Review Klassik

Nils Frahm

Music For Animals

Leiter • 2022

Schmeiß das Klavier raus – jetzt gibt es Soundlandschaften: Nils Frahm, 40-jähriger Pianist aus Berlin und Ansprechpartner für alles im Grenzgebiet zwischen Klassik, Ambient und elektronischer Musik, verzichtet aus seinem neuen Album »Music For Animals« auf das wohl markanteste Instrumente in seinem Sound.
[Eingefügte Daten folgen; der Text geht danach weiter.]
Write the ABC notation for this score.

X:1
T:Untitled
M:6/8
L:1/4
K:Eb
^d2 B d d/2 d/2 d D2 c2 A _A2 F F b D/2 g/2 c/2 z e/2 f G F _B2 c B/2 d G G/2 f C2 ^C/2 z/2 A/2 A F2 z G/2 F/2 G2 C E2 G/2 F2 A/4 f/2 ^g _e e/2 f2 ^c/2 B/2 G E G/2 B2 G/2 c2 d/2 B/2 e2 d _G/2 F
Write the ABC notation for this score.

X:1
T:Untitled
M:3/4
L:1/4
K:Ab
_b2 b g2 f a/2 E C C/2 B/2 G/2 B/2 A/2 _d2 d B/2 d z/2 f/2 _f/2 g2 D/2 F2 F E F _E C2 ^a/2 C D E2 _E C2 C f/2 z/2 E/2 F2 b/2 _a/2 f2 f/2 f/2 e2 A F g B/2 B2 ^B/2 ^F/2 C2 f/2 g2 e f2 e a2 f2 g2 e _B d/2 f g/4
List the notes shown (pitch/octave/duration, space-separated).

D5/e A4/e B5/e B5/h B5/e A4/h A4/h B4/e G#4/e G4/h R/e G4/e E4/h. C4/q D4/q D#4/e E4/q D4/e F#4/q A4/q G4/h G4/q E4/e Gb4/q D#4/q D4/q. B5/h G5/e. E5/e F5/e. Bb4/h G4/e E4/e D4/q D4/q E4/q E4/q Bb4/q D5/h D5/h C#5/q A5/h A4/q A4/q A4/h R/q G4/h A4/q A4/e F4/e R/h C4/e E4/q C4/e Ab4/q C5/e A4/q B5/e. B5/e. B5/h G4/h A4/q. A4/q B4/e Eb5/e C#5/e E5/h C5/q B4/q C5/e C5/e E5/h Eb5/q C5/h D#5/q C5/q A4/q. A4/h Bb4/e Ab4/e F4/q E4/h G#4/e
Was übrigbleibt, sind jene weitrechenden Klänge und Texturen, die sich sonst dahinter versteckten. Kurz: Auf drei Stunden gibt es hier also Ambient, jedoch mit viel elektronischen Versatzstücken. Was bei Frahm herrlich funktioniert, weil der Rhythmus wie in »Right Right Right« starke Momente bietet, um in dieses Album zu finden. Der Sound wird nie komplett diffus und auch wenn der Pressetext die Brücke zu Erik Satie schlägt: Klangräume sind es, aber es ist kein Möbelstücksound, keine Hintergrundmusik.  Vielmehr dreht sich im Innersten dieses Sounds ein ureigener Sog. »World Of Squares« mutet wie der Einsturz einer gigantischen Kathedrale in Zeitlupe an, während ein paar langsame Streicher dies untermalen. »Do Dream« macht aus Kammermusik hingegen fast ein Drone-Stück und in »Stepping Stone« hat Frahm einfach unfassbare Schönheit in knapp zwanzig Minuten Klang gebannt. Die Länge der Platte, ihre Atmosphäre sind geprägt von Frahms Zeit im Studio in Ost-Berlin während der Pandemie, seine Musik zieht sich noch mehr zurück als auf allen Alben davor. In den letzten Jahren erlebte Ambient als Genre eine Hochphase, viele Alben erschienen, viele Alben gerieten bereits wieder in Vergessenheit. Doch Frahms »Music For Animals« ist ein Meisterwerk des Genres. Weil hier jeder Ton, jeder Sound wie ein perfekt ausbalanciertes Pendel über den Dingen schwebt. Es sind endlose Soundlandschaften, in denen sich die eigenen Wege nur zu gerne verlieren. Der beste Rückzugsort in diesen wahnwitzigen Zeiten.